Reputation: 75
I am trying to apply a function over each row of a DataFrame as the code shows.
using RDatasets
iris = dataset("datasets", "iris")
function mean_n_var(x)
mean1=mean([x[1], x[2], x[3], x[4]])
var1=var([x[1], x[2], x[3], x[4]])
rst=[mean1, var1]
return rst
end
mean_n_var([2,4,5,6])
for row in eachrow(iris[1:4])
println(mean_n_var(convert(Array, row)))
end
However, instead of printing results, I'd like to save them in an array or another DataFrame.
Thanks in advance.
Upvotes: 4
Views: 761
Reputation: 69899
I thought it is worth to mention some more options available over what was already mentioned.

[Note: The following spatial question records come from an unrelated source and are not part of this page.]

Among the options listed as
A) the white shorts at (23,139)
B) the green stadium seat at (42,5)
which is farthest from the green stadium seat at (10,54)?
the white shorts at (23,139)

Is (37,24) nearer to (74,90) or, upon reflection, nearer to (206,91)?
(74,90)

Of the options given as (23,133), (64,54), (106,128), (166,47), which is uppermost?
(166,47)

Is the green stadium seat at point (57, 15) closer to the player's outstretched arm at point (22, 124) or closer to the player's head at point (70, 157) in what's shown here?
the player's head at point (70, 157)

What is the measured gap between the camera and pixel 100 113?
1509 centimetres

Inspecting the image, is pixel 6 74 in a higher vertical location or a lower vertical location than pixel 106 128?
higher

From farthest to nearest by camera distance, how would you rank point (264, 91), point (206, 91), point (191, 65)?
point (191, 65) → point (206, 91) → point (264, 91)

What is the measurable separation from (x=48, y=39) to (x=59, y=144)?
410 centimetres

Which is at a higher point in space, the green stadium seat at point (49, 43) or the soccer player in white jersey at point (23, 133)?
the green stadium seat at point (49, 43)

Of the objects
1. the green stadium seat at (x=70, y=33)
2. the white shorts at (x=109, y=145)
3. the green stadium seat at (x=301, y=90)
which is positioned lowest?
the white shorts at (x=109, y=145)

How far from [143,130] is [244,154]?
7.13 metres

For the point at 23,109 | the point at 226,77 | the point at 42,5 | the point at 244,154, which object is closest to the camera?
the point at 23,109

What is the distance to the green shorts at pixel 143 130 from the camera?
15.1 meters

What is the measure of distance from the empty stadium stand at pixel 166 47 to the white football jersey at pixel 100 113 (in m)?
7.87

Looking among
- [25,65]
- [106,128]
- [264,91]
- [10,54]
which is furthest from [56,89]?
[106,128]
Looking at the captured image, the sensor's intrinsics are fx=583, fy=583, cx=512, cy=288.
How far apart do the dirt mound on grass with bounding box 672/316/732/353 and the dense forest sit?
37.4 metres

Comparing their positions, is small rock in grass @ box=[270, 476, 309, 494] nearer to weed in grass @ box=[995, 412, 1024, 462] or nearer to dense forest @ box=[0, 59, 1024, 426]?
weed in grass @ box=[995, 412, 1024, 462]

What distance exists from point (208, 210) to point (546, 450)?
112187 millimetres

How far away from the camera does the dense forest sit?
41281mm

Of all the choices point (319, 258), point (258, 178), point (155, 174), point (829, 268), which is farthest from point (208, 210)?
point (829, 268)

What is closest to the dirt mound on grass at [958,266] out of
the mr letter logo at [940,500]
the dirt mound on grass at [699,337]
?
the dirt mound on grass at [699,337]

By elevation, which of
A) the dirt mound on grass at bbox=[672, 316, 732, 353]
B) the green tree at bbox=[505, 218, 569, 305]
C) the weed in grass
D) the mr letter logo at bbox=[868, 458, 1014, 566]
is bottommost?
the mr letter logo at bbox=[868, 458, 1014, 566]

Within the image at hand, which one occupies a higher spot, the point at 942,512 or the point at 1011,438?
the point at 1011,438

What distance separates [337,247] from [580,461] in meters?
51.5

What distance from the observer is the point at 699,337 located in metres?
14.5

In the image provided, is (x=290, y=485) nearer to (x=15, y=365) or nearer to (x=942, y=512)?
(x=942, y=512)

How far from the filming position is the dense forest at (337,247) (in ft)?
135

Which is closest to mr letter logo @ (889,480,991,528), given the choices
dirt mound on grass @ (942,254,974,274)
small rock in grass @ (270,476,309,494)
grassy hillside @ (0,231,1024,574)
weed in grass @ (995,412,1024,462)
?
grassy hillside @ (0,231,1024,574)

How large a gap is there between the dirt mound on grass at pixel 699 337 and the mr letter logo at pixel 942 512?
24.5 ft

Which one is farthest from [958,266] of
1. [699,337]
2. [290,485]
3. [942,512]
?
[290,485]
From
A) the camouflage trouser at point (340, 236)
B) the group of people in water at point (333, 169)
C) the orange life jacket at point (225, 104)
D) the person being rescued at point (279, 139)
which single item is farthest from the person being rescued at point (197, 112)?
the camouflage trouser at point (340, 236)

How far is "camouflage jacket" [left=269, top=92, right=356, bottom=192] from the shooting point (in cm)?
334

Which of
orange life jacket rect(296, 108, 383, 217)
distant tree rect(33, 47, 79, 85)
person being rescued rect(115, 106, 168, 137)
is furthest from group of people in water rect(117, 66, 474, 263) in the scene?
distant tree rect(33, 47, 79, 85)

I assume you want a Matrix
or a DataFrame
. There are several possible approaches.
First is the most direct to get a Matrix
:
mean_n_var(a) = [mean(a), var(a)]
hcat((mean_n_var(Array(x)) for x in eachrow(iris[1:4]))...) # rows
vcat((mean_n_var(Array(x)).' for x in eachrow(iris[1:4]))...) # cols
another possible approach is vectorized, e.g.:
mat_iris = Matrix(iris[1:4])
mat = hcat(mean(mat_iris, 2), var(mat_iris, 2))
df = DataFrame([vec(f(mat_iris, 2)) for f in [mean,var]], [:mean, :var])
DataFrame(mat) # this constructor also accepts variable names on master but is not released yet
Upvotes: 3